If you run Mirth Connect in production, you already know the feeling: a downstream system complains about missing messages, and you are left clicking through the Mirth Administrator dashboard, channel by channel, trying to reconstruct what happened 47 minutes ago. The built-in dashboard shows you that a channel is running. It does not tell you why a message took 12 seconds instead of the usual 200 milliseconds, which downstream hop introduced the latency, or whether your error rate is creeping toward your SLA threshold.

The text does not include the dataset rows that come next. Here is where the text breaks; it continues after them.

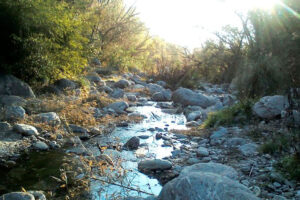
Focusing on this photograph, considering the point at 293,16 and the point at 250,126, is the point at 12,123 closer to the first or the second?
the point at 250,126

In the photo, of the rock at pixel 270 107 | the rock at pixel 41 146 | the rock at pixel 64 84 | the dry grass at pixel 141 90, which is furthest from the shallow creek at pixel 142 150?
the dry grass at pixel 141 90

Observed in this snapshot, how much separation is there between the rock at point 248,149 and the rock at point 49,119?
4.06m

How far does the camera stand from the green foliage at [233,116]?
7648 millimetres

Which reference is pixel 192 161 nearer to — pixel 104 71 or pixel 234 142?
pixel 234 142

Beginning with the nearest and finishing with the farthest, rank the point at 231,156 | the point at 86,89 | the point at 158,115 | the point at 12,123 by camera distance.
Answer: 1. the point at 231,156
2. the point at 12,123
3. the point at 158,115
4. the point at 86,89

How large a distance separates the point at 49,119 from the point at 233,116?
4297mm

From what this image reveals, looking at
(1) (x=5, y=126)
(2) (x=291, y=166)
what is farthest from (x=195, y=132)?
(1) (x=5, y=126)

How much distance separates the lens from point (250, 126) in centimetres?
718

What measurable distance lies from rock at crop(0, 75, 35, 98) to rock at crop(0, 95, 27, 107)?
1.61 feet

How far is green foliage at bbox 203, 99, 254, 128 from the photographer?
7648 mm

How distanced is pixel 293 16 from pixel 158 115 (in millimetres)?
5103

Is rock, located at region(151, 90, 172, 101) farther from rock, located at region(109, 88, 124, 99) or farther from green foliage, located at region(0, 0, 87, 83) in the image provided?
green foliage, located at region(0, 0, 87, 83)

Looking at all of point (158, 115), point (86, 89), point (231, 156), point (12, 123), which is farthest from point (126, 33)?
point (231, 156)

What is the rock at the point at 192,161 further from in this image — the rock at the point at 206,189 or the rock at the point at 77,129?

This is the gap that OpenTelemetry (OTel) fills. By instrumenting Mirth Connect with OTel, you get distributed tracing across channels and downstream systems, custom metrics with dimensional labels, structured logs correlated to specific message traces, and the ability to define and track real SLOs. This guide walks through every step: from the OTel concepts that map to integration engine work, to production-ready JavaScript code you can paste into your Mirth channels today.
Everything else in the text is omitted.